● Problems to work on:
A - Say whether each statement agrees with the hospital payment notes, answering yes or no and quoting the exact words that decide it: (i) the New England classification rule comes from section 601(g) of Pub. L. 98–21; (ii) costs of capital projects obligated on or after the effective date must be treated differently from costs of earlier projects; (iii) New England hospitals are classified as urban if they were urban under the system in effect in 1983.
B - Carry on the hospital payment notes from the point where they stop.

● Extract:
------------------------

Pub. L. 98–21, title VI, § 601(a)(3), Apr. 20, 1983, 97 Stat. 149, provided that:

“It is the intent of Congress that, in considering the implementation of a system for including capital-related costs under a prospectively determined payment rate for inpatient hospital services, costs related to capital projects for which expenditures are obligated on or after the effective date of the implementation of such a system, may or may not be distinguished and treated differently from costs of projects for which expenditures were obligated before such date.”
New England Hospitals; Classification as Urban or Rural

Pub. L. 98–21, title VI, § 601(g), Apr. 20, 1983, 97 Stat. 163, provided that:

“In determining whether a hospital is in an urban or rural area for purposes of section 1886(d) of the Social Security Act [42 U.S.C. 1395ww(d)], the Secretary of Health and Human Services shall classify any hospital located in New England as being located in an urban area if such hospital was classified as being located in an urban area under the Standard Metropolitan Statistical Area system of classification in effect in 1979.”

------------------------

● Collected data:
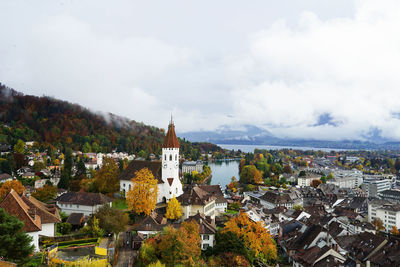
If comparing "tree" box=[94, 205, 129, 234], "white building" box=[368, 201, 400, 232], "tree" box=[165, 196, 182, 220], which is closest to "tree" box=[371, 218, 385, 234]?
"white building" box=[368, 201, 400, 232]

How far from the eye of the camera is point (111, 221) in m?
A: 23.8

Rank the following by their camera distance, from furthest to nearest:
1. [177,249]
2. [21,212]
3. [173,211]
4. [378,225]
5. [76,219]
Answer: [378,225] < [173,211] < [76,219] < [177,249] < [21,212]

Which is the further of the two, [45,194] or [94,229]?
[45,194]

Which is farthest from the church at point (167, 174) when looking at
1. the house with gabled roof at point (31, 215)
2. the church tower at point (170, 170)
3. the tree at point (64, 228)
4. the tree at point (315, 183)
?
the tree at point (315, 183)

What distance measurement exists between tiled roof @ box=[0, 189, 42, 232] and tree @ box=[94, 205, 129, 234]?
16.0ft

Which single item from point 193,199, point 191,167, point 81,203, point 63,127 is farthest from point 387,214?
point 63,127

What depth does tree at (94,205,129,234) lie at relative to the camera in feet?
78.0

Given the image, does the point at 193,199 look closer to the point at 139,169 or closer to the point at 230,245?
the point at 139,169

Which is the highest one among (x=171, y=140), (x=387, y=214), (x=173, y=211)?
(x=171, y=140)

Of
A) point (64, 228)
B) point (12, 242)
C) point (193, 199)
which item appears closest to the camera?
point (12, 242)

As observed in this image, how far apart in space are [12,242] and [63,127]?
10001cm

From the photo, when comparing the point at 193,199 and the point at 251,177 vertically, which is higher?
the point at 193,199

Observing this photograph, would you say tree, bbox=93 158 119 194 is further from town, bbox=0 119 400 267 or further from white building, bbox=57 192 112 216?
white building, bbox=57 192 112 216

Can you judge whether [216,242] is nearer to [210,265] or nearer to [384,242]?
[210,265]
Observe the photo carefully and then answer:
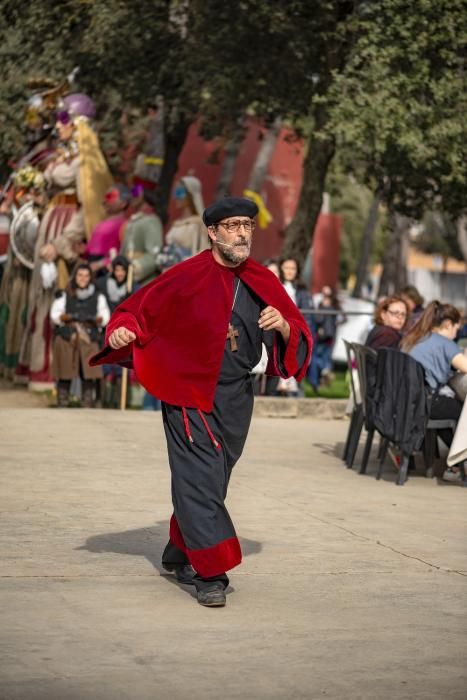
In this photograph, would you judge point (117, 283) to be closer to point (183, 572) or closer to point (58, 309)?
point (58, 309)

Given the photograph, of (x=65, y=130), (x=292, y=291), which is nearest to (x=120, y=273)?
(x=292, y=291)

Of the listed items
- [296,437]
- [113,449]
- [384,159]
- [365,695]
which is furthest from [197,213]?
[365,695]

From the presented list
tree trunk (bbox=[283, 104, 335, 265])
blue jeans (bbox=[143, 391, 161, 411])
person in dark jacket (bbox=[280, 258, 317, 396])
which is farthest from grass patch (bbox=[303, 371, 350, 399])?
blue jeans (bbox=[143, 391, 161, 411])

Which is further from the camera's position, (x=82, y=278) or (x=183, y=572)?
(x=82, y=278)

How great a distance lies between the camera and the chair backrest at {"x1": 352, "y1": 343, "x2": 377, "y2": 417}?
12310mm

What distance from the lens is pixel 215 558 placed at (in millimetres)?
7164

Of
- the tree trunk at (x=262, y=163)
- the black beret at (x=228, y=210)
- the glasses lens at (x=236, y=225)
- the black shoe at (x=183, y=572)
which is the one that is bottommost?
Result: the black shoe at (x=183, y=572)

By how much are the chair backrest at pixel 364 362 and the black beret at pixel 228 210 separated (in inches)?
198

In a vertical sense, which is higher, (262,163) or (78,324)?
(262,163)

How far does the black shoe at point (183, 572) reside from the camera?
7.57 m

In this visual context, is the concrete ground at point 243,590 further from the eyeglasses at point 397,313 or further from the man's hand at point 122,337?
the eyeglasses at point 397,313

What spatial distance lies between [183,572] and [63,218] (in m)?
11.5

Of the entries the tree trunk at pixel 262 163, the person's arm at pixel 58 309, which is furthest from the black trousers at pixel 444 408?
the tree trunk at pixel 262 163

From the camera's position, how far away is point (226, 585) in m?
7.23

------------------------

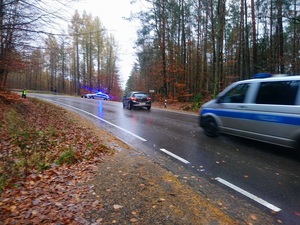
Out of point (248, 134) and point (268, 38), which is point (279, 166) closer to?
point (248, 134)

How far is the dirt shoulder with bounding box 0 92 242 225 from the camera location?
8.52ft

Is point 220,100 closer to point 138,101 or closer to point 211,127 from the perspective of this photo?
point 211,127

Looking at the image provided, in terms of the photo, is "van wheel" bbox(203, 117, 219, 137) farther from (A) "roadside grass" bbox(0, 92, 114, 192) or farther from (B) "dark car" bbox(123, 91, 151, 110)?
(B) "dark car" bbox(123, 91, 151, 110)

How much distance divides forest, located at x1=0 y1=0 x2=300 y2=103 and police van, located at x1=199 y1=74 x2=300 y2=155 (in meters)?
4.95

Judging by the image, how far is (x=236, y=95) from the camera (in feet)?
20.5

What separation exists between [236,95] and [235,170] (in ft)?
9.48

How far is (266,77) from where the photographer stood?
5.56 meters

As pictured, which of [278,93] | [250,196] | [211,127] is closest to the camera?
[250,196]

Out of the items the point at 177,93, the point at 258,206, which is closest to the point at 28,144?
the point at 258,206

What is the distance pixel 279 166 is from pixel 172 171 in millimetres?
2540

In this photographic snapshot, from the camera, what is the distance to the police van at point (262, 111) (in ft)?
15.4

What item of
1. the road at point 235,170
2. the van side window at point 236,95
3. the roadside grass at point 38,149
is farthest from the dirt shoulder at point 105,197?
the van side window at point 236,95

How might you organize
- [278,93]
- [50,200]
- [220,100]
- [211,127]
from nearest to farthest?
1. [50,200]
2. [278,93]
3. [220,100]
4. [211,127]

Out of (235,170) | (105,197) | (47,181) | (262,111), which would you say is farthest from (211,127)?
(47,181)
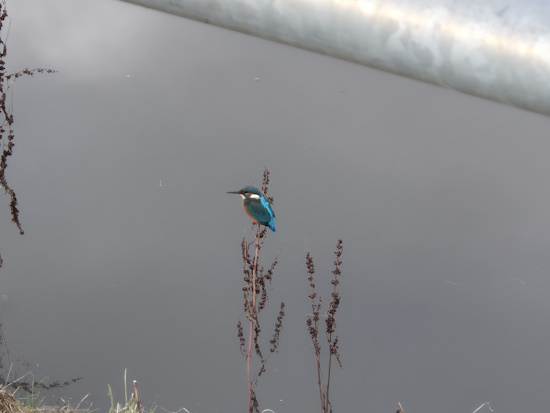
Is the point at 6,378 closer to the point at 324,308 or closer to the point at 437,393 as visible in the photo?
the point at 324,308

------------------------

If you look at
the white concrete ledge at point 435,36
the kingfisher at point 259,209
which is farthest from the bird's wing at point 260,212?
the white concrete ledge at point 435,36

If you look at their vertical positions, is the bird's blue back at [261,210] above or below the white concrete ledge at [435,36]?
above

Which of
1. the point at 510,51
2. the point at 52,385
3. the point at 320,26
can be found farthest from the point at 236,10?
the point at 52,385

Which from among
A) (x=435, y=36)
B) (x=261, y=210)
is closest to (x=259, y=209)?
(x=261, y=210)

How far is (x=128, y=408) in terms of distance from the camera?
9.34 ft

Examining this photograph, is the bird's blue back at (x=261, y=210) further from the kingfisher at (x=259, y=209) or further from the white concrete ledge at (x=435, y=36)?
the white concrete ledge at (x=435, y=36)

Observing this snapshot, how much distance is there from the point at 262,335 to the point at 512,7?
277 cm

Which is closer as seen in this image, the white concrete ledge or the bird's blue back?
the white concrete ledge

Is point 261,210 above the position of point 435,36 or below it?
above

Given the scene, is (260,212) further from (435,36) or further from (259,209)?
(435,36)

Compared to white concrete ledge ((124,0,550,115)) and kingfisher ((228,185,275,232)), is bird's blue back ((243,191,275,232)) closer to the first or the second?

------------------------

● Results for the exercise:
A -
(i) Yes: "Pub. L. 98–21, title VI, § 601(g), Apr. 20, 1983, 97 Stat. 163, provided that:"
(ii) No: "may or may not be distinguished and treated differently"
(iii) No: "the Standard Metropolitan Statistical Area system of classification in effect in 1979"

B -
Reports, Experiments, and Demonstration Proj­ects Related to Inclusion in Prospective Payment Amounts of Inpatient Hospital Service Capital-Related Costs

Pub. L. 98–21, title VI, § 603(a), Apr. 20, 1983, 97 Stat. 166, as amended by Pub. L. 98–369, div. B, title III, § 2317, July 18, 1984, 98 Stat. 1081; Pub. L. 99–509, title IX, § 9305(i)(1), Oct. 21, 1986, 100 Stat. 1993; Pub. L. 104–66, title I, § 1061(d), Dec. 21, 1995, 109 Stat. 720, directed Secretary of Health and Human Services to report to Congress within 18 months after Apr. 20, 1983, on legislation by which capital-related costs associated with inpatient hospital services could be included within the prospective payment amounts computed under subsec. (d) of this section, further provided that the Secretary was to study and report to Congress on reimbursement of sole community hospitals based on variations in occupancy, on coordination of an information transfer between parts A and B of this subchapter, on treatment of uncompensated care costs and adjustments appropriate for large rural teaching hospitals, and on advisability of having hospitals make cost-of-care information to certain patients, and further provided that the Secretary was to study and report to Congress on a method for including hospitals outside the 50 States and the District of Columbia under a prospective payment system.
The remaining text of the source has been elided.